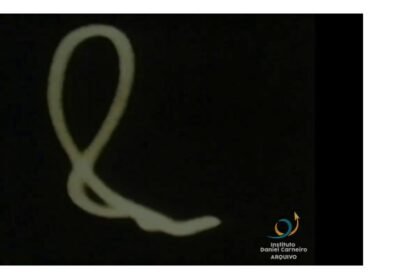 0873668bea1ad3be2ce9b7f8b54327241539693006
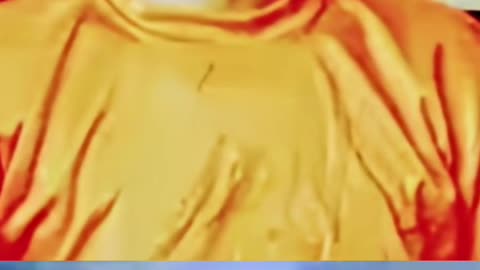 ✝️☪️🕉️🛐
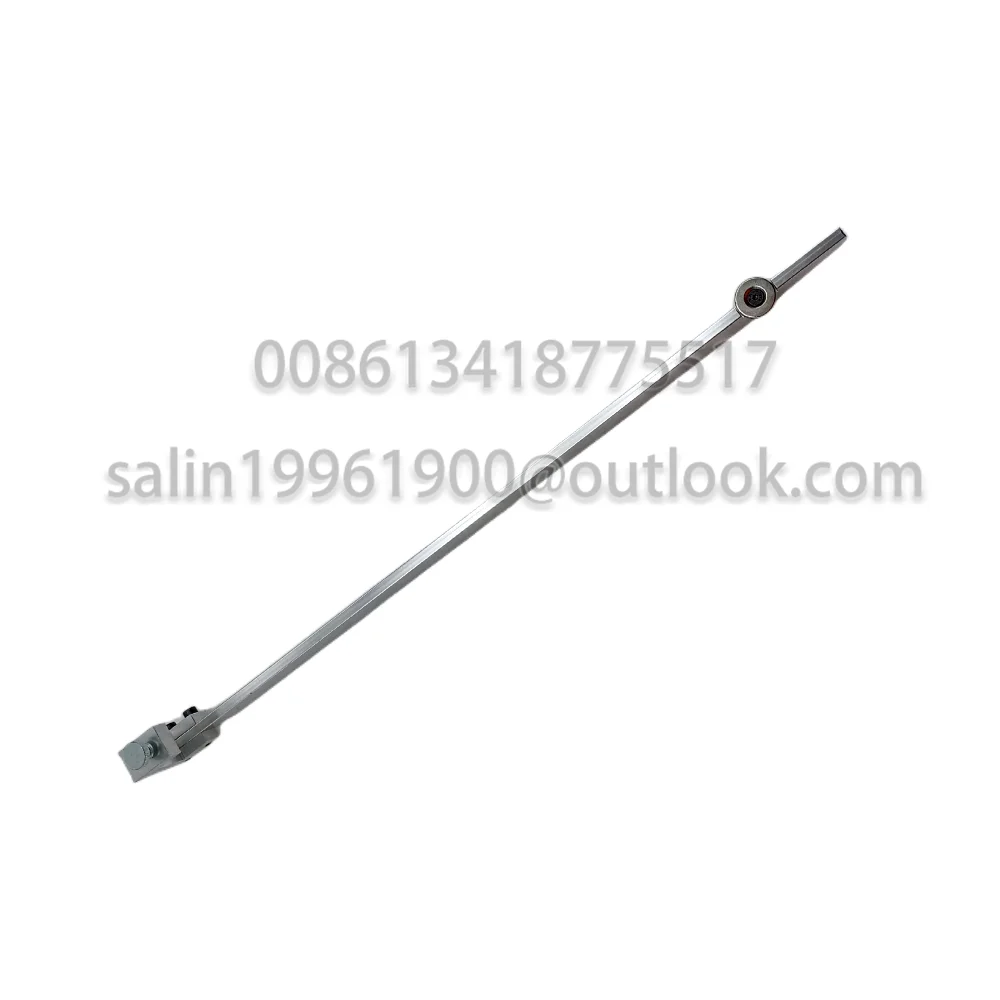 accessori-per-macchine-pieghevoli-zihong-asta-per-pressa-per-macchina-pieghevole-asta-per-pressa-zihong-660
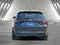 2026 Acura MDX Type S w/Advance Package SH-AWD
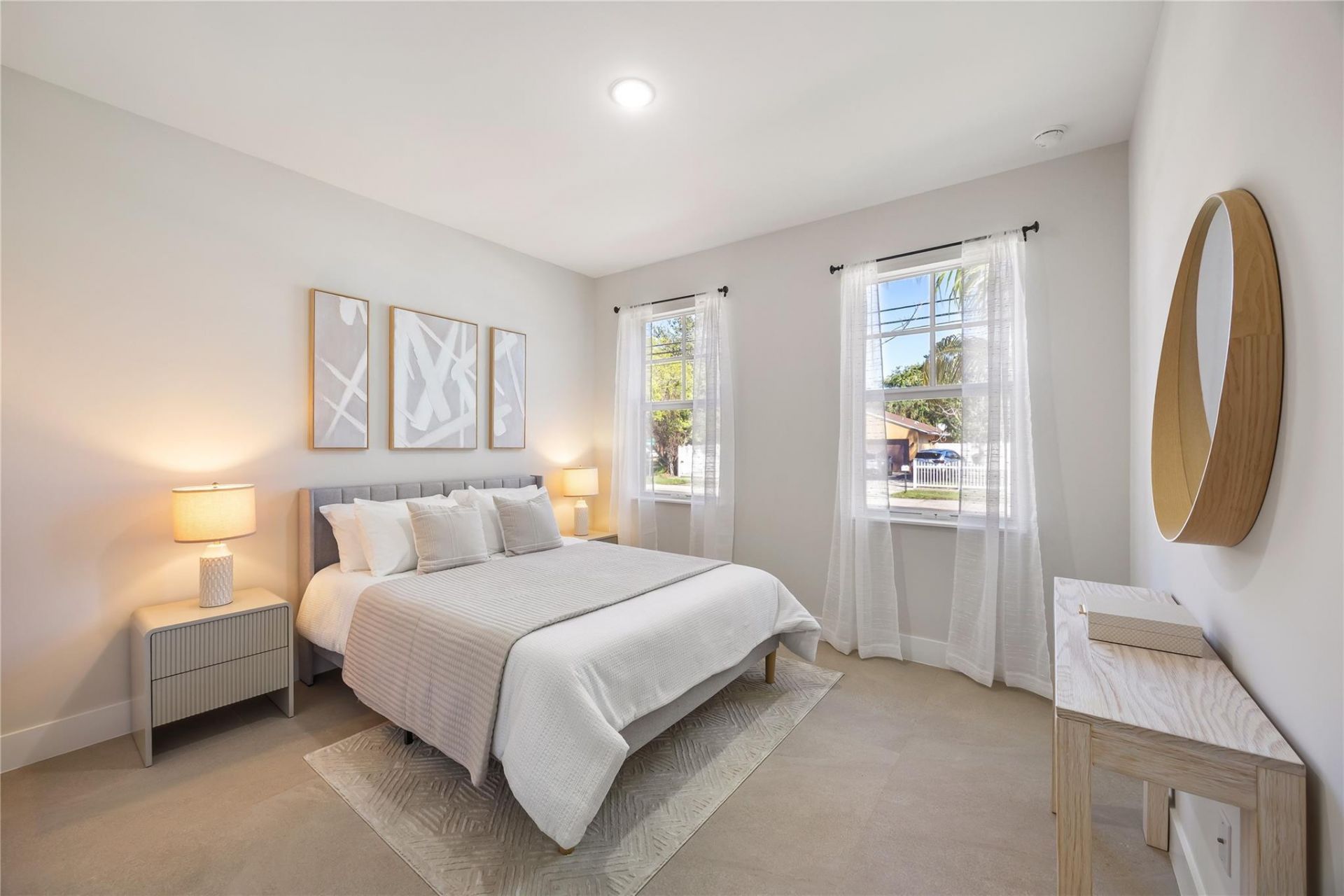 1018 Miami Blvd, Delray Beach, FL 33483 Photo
--
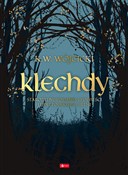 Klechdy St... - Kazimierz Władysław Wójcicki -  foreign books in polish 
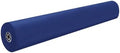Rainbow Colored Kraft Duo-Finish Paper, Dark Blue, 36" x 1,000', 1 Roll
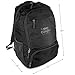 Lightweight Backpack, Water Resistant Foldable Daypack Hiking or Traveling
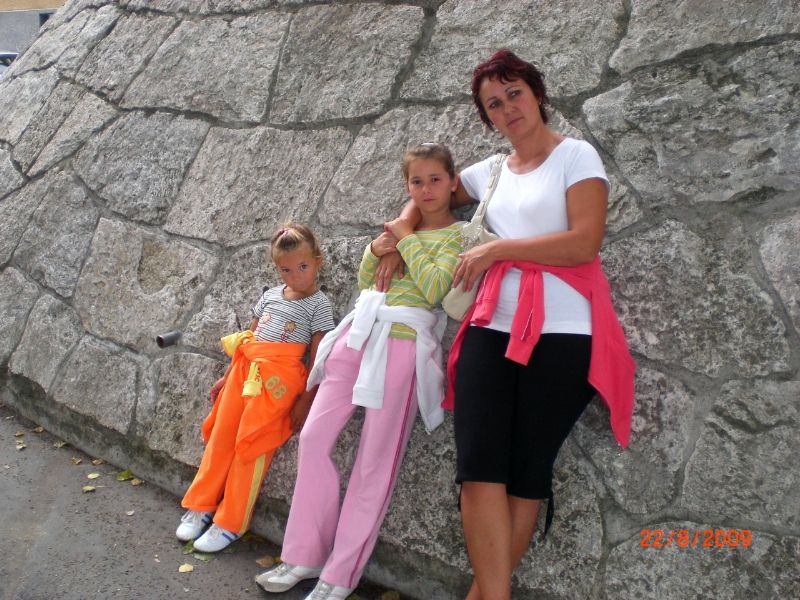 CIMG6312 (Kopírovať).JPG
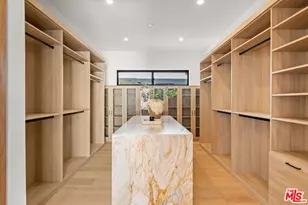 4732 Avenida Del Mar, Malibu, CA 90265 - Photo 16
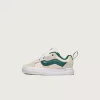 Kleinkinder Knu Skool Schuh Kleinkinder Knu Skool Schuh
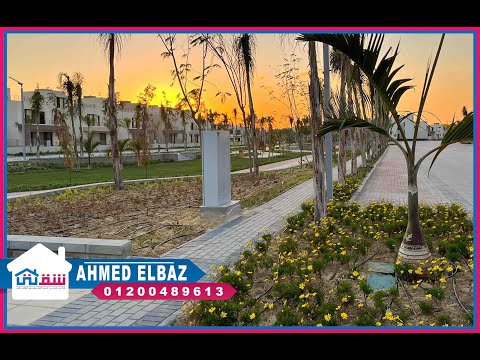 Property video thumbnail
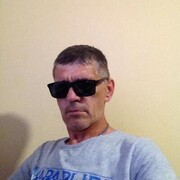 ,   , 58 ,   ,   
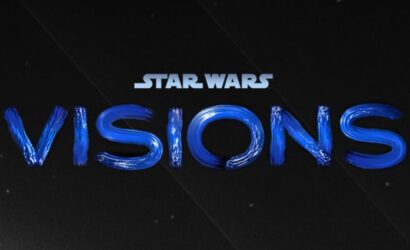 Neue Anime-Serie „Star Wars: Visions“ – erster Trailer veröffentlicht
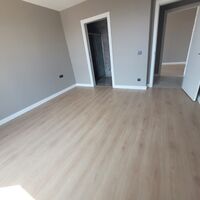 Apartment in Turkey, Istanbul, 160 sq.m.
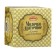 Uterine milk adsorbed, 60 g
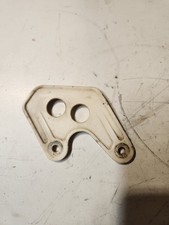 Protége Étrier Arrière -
---
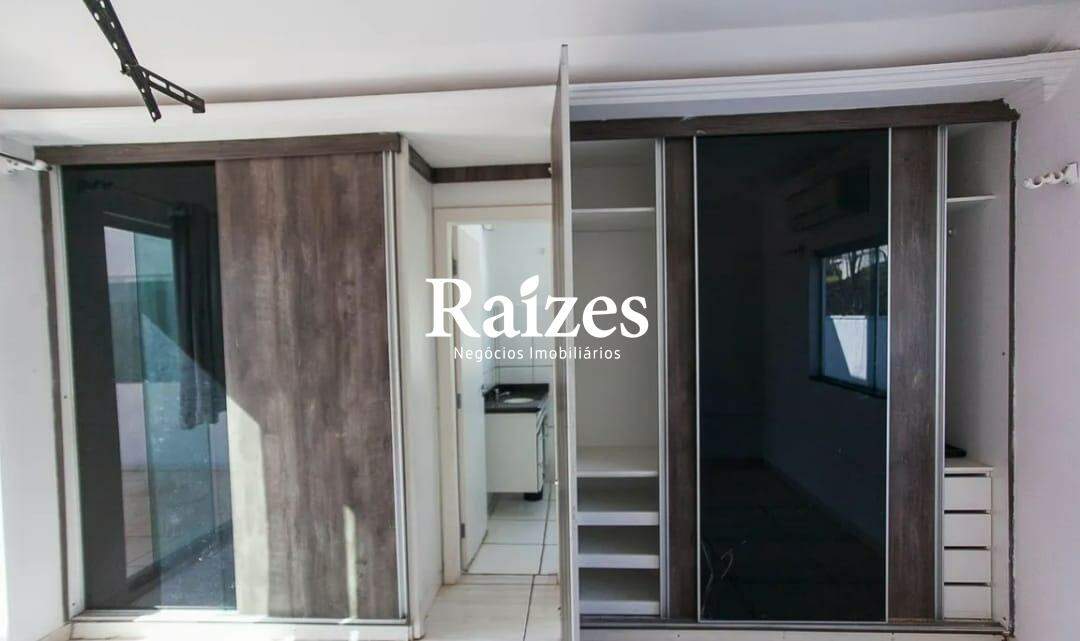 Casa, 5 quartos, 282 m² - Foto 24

--- What the task requires ---
Reproduce every record above, from the line containing "0873668bea1ad3be2ce9b7f8b54327241539693006" down through the line containing "1018 Miami Blvd, Delray". Include both of those lines and leave out the pictures.

--- Exercise result ---
 0873668bea1ad3be2ce9b7f8b54327241539693006
 ✝️☪️🕉️🛐
 accessori-per-macchine-pieghevoli-zihong-asta-per-pressa-per-macchina-pieghevole-asta-per-pressa-zihong-660
 2026 Acura MDX Type S w/Advance Package SH-AWD
 1018 Miami Blvd, Delray Beach, FL 33483 Photo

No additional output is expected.